Bangladesh has seen a remarkable increase in its use of the Internet over the past two decades. There were more than 125 million Internet users in Bangladesh as of November 2022, according to the Bangladesh Telecommunication Regulatory Commission (BTRC) [1]. Additionally, with the help of the implementation of the Digital Bangladesh initiative [2], the vast majority of people in Chittagong [3], Bangladesh’s second-largest city, now have access to the Internet and actively use social media. According to a survey [4], the number of Facebook users in Bangladesh is the highest among social media (see Figure 1). Moreover, with the benefit of Unicode being widely used on most communication devices, such as tablets or smartphones, speakers of underrepresented languages, such as Chittagonian, can express their thoughts in their native languages and dialects. Many people in Chittagong now use social media on a regular basis, regularly using platforms like Facebook [5], imo [6], various blogs, and WhatsApp [7]. These platforms offer a venue where people can express themselves freely and informally. However, the pervasiveness of social media has also resulted in unfavorable influences that are difficult to shake. Excessive use of social media has the potential to cause addiction [8], which as a result could cause young people to spend more time on these platforms than they spend with their family and friends [9]. Their general health and social interactions may suffer as a result of this addiction.
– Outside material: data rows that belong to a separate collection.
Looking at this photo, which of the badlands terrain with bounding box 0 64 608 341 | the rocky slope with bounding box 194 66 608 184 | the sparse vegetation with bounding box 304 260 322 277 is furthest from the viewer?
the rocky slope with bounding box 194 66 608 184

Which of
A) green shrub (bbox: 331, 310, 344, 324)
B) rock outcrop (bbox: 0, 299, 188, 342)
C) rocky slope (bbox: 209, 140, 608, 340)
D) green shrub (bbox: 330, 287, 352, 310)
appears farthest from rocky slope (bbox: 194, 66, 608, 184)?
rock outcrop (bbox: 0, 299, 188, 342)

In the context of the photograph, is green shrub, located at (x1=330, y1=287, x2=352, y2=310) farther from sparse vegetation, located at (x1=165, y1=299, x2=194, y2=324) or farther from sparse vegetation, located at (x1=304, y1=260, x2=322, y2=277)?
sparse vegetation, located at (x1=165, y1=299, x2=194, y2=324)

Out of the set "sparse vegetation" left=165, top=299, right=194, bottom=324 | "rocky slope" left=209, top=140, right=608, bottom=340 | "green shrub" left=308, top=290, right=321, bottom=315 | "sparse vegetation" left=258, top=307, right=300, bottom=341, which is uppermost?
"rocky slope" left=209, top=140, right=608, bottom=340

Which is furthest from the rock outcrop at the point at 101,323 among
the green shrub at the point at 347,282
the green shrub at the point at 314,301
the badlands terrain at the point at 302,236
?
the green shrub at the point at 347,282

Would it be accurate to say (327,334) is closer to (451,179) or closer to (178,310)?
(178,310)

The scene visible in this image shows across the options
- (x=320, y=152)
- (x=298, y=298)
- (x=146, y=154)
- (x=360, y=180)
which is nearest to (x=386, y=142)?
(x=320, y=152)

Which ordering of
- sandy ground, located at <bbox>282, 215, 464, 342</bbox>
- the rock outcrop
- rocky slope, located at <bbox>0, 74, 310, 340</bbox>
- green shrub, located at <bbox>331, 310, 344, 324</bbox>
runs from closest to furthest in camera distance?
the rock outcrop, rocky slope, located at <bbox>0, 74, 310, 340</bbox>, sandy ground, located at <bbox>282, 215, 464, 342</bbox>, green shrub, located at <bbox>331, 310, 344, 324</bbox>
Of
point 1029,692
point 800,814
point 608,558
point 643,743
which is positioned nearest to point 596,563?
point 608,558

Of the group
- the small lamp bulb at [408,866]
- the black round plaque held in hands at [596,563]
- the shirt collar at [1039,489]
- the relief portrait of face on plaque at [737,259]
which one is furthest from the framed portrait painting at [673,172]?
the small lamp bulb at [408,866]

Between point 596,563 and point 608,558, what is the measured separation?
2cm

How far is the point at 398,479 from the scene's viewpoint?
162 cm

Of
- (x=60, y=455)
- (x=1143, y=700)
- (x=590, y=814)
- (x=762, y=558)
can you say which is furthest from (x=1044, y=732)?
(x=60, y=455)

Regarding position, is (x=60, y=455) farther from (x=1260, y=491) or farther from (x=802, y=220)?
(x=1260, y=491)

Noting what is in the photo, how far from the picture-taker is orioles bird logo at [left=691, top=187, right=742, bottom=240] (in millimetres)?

Additionally, social media witnesses the growing problem of the increase in online abuse and cyberbullying, which can have a negative impact on a person’s self-esteem and even violate their privacy [10]. The spread of misinformation and hatred online has also contributed to an uptick in violent crimes in society [11]. Receiving messages with vulgar language is a startling realization of this unwelcome and damaging phenomenon. The likelihood of encountering such vulgar remarks rises as social media use increases.
Figure 1.
Yearly social media usage statistics in Bangladesh as of March 2023
[4]
.
Vulgarity or obscenity with regards to language refers to terms used to describe the use of vulgar language, such as swearing, taboo words, or offensive expressions [12][13]. Unfortunately, such language has become more and more common in contemporary culture [14], especially on social media sites like Twitter [15]. The majority of the time, however, vulgar language is used in the context of online harassment and negativity. While there are some instances where vulgar language may be used in a positive context to convey informality, express anger, or establish a sense of belonging with a particular group [16], these are usually rare in comparison to its use in negative contexts or in closed message groups. Therefore, detecting such use of language quickly and effectively is necessary to allow social media platforms to efficiently moderate their contents.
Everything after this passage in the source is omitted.